In 2020, there have been many ways to go about playing Steam-compatible games on Chromebooks. There have been methods that utilize Linux on Chrome OS in a few different variations and then there’s the NVIDIA GeForce NOW approach that recently became available for Chromebook users, but none of those options are what Kan Liu was speaking of at CES 2020 when he made the statement that Steam support for Chrome OS was officially in the works via the Linux container.
Instead, as we’ve come to find out this summer, the path to Steam gaming on Chromebooks will likely take the form of a custom container much like what we’ll see with Parallels and Windows apps on Chromebooks later this year. It is the same basic method that the Chrome OS team has used to get Linux apps up and running on Chromebooks, but these custom containers can run different operating systems inside and thus, deliver different experiences for users. For instance, there’s a ton of work being done on ARCVM, which will be a custom Android container that will bring the Android framework to Chromebooks in a manner far more similar to what we see with Linux apps as opposed to the current ARC++ method we currently have.
The custom container that the Chrome OS team is building for this Steam experience goes by the name of Borealis and there are some really fun details that have emerged in the past week from the Chromium Repositories that shed a bit more light on what the Steam experience will be like once it does land on Chrome OS.
There will be a web-based installer
First up, it is becoming clear that there will be a web-based install method for users to get Steam up and running. This makes sense as the current install method for Steam revolves around heading to their installer page, choosing your platform, and beginning an install process from there. From what we’re seeing in the repositories, there will be a web-driven process that will get the entire installer up and running for Chromebooks.

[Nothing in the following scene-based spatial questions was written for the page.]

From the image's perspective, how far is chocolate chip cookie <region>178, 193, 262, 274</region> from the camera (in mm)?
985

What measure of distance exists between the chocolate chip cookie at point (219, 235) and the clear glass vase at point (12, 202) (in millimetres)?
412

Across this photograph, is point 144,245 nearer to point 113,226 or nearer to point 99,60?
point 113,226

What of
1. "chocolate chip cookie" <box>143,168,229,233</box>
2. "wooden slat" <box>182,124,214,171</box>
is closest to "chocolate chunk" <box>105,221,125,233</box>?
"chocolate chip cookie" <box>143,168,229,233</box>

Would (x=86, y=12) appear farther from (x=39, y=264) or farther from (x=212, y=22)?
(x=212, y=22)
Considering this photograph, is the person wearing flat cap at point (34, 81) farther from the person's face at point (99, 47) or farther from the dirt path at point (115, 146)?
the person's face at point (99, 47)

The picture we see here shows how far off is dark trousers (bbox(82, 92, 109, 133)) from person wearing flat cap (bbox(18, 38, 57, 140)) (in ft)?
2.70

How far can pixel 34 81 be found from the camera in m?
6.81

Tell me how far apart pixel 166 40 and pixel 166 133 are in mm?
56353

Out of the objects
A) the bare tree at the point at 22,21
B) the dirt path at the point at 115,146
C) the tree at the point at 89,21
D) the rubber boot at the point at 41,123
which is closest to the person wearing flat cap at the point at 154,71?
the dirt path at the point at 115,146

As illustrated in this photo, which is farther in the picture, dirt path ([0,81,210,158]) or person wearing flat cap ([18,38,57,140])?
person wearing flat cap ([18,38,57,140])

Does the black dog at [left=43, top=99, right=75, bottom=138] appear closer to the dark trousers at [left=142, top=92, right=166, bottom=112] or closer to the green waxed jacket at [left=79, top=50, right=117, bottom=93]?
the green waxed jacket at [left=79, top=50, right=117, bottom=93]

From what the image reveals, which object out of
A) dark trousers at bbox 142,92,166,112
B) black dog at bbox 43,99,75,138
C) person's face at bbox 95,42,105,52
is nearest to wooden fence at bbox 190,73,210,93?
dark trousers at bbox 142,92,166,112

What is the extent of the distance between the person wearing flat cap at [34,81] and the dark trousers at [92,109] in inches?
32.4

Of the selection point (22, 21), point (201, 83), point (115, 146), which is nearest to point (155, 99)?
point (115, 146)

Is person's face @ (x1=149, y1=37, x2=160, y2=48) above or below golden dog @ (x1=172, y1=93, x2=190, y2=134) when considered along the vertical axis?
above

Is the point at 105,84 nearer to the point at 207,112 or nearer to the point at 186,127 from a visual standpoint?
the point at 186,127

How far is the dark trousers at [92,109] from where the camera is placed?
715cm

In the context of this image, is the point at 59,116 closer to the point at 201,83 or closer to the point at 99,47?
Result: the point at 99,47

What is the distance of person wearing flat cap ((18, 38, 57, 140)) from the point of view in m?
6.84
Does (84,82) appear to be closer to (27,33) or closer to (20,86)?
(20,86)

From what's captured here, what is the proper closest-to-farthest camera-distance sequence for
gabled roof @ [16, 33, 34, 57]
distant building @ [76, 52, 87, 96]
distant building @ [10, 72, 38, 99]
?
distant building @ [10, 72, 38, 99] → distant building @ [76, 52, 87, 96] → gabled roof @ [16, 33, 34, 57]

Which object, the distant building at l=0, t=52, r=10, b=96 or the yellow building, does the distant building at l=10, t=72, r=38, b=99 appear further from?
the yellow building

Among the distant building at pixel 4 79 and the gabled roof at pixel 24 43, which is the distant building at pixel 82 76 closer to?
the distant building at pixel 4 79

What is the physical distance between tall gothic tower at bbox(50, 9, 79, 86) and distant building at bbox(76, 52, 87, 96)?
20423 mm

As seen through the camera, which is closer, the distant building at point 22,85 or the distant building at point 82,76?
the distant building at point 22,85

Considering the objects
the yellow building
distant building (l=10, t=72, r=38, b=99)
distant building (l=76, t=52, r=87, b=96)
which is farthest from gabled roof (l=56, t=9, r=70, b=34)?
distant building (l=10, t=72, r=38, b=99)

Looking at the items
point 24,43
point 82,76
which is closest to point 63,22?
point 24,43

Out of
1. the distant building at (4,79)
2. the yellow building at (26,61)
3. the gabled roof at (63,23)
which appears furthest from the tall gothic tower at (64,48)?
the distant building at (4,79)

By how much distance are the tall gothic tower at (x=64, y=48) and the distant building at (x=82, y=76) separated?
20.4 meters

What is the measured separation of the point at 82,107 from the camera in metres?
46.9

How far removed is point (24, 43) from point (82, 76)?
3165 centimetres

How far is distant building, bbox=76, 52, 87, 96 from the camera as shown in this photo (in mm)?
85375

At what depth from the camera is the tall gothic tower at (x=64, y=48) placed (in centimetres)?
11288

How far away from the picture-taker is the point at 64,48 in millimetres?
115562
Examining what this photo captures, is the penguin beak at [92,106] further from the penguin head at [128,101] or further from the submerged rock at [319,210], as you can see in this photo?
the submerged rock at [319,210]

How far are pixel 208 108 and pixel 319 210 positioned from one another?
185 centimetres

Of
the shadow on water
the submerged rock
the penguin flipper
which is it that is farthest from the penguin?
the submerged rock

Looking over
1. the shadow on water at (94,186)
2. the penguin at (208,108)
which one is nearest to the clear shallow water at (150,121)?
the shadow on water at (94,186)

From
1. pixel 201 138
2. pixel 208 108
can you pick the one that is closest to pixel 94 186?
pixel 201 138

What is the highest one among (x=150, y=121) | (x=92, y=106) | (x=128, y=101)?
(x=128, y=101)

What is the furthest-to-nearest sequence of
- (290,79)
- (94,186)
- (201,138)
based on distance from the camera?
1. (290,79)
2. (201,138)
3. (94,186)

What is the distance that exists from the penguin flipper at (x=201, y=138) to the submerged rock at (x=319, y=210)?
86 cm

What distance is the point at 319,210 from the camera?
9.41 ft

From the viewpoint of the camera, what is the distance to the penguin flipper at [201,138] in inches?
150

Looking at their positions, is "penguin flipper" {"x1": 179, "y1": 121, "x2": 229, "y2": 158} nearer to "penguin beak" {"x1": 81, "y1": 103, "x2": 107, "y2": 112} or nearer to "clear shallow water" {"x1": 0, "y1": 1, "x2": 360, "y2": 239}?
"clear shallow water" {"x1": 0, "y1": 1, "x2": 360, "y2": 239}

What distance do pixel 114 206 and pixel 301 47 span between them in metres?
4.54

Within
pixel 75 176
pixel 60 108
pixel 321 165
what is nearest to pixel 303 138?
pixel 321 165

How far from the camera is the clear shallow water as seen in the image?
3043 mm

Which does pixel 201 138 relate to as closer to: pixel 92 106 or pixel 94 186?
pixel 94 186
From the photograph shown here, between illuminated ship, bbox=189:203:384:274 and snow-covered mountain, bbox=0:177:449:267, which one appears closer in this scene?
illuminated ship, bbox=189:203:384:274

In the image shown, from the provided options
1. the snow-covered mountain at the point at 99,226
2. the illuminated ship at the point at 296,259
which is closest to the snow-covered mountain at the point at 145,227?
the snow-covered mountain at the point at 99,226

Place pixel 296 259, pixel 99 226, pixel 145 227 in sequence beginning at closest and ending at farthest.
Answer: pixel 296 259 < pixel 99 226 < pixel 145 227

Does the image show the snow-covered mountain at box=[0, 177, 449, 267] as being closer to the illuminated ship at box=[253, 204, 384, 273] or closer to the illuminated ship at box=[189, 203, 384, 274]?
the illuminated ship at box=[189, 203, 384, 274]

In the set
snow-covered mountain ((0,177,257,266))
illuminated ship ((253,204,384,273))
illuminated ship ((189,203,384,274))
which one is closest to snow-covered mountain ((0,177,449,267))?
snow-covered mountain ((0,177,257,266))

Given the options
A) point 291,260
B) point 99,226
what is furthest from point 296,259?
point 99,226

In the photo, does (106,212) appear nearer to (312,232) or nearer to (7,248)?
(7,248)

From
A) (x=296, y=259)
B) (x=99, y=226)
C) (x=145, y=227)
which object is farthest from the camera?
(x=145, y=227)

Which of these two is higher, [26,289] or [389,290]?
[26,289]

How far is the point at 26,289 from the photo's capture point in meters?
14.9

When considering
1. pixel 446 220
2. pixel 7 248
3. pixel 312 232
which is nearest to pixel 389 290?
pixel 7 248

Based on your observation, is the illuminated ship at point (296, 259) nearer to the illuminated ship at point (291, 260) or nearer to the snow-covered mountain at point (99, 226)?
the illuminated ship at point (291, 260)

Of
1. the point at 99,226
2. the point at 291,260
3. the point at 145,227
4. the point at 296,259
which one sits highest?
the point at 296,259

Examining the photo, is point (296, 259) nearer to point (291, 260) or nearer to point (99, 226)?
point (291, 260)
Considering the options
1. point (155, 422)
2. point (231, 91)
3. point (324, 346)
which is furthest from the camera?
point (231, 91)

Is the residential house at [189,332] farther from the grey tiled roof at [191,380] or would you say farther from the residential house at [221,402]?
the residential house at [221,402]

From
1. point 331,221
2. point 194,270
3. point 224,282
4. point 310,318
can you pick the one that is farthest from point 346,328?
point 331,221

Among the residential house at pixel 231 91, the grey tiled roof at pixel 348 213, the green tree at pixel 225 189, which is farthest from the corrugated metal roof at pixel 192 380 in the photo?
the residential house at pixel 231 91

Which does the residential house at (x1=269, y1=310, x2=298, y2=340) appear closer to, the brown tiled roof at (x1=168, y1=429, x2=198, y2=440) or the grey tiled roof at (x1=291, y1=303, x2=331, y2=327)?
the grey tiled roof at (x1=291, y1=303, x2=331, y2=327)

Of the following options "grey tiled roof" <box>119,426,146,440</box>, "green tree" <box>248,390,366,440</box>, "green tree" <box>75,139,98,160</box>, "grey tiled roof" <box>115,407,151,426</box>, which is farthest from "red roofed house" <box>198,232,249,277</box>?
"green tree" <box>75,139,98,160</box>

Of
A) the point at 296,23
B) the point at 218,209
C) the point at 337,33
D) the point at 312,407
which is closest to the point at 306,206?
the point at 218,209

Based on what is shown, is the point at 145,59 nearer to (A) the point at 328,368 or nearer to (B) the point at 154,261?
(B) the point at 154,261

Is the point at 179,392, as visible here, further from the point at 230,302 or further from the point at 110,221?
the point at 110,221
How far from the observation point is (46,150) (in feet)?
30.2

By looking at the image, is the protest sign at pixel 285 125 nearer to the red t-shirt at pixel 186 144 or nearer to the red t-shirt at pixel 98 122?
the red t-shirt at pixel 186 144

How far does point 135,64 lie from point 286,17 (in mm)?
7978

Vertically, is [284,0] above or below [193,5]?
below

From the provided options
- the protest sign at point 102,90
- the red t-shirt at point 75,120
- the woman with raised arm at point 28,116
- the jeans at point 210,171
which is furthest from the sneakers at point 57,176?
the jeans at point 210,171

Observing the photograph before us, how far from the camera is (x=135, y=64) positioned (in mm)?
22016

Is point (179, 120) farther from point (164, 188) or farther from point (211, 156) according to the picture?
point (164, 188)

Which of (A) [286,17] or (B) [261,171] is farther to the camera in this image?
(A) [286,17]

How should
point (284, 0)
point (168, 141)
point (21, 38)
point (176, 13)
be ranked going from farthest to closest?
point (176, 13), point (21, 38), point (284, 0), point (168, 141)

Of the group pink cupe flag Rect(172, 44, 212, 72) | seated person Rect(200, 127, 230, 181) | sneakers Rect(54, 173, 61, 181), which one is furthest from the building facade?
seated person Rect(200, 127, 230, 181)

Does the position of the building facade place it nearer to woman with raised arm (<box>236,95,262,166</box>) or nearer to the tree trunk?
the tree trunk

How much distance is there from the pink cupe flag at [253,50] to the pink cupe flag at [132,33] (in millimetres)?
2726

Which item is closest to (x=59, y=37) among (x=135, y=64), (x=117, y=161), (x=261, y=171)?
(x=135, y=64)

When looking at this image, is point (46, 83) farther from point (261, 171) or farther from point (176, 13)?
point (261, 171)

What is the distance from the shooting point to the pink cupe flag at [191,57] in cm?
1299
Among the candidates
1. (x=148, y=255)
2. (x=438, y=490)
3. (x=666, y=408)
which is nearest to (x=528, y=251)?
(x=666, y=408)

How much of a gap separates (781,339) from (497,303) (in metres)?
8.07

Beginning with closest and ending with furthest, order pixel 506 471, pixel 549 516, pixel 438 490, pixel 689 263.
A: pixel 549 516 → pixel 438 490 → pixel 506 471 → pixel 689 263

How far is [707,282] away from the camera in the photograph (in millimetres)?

As you can see in these strings for the web install flow, there is language about setup, install, completion, VM configurations, errors, and launching. Much of this is similar to the flow we see when Linux apps are turned on for a particular Chromebook and that shouldn’t come as a surprise. The bigger deal here is the fact that this install process looks to be originating from a download via a web interface. Ideally, users will click the install button, open a file, and the container install and setup will take care of itself. It is unclear at this time whether or not the native ability to turn on Borealis will be there in the Chrome OS settings like we see with Android apps and Linux apps. Since they are clearly setting up a web installer to get things going, I’d wager the answer is no.
Installed games will be handled like all other apps on a Chromebook
I’d argue that this next tidbit is even more impressive than the web installer. From the looks of what we’re seeing, Steam games you install via the Borealis method will be standalone apps in your app drawer just like any other thing you install on a Chromebook. This means that launching the game you just installed will be as easy as opening up Chrome or your Files app and these games will even be able to be pinned on your tray.
Even better, your games will be a part of the App Service that wrangles all the installed apps on your Chromebook, meaning you’ll have the ability to uninstall via a simple right-click or in the larger Apps menu in your settings. All told, Steam games will look, behave, and feel just like all the other apps you install on your Chromebook and that will make the entire experience of finding, installing, using and removing them fit into the already-defined way of doing things on Chrome OS.
Borealis has a logo
If you’ve noticed, installed Linux apps that don’t have a proper logo get the generic penguin as a place holder. As will be the case from time to time, a game will come along and the icon data either won’t be there or won’t be correct. In those cases, Chrome OS needs a fill-in icon to put in its place. Thanks to the commit for this, we have a basic, simple idea of what the logo for the Borealis project looks like.
Simple, but still pretty cool, right? This will likely stand in as the icon during the download/install process and will show up in your App menu in settings or in your app drawer any time a game doesn’t come equipped with a properly-oriented icon of its own.
Still work to be done
From the looks of the repositories right now, there’s likely a ton more work to be done before any of this hits open testing phases. I don’t have a timeline in mind, but if we see anything before the end of the year, I’d be shocked. Granted, a ton of the VM work and plumbing is already in place thanks to the years of work the Chrome OS team has done on the Crostini Project that brings Linux apps to Chromebooks. Perhaps as this is simply a modified container, the work won’t be anywhere close to as intense for Borealis as it was for Crostini, but don’t expect anything too soon.
It’s encouraging that tests are happening with the web installer and that we’re already talking about app icons and inclusion in the App Service, but I’d say we’re months out at this point from seeing Steam appear on Chromebooks. When it does, however, Tiger Lake Chromebooks (like the hopeful Pixelbook 2) and maybe even some AMD-powered Chromebooks will be around and ready to offer up their far-superior GPUs to users, making for some pretty sweet, local gaming action on Chromebooks. Who would have ever thought?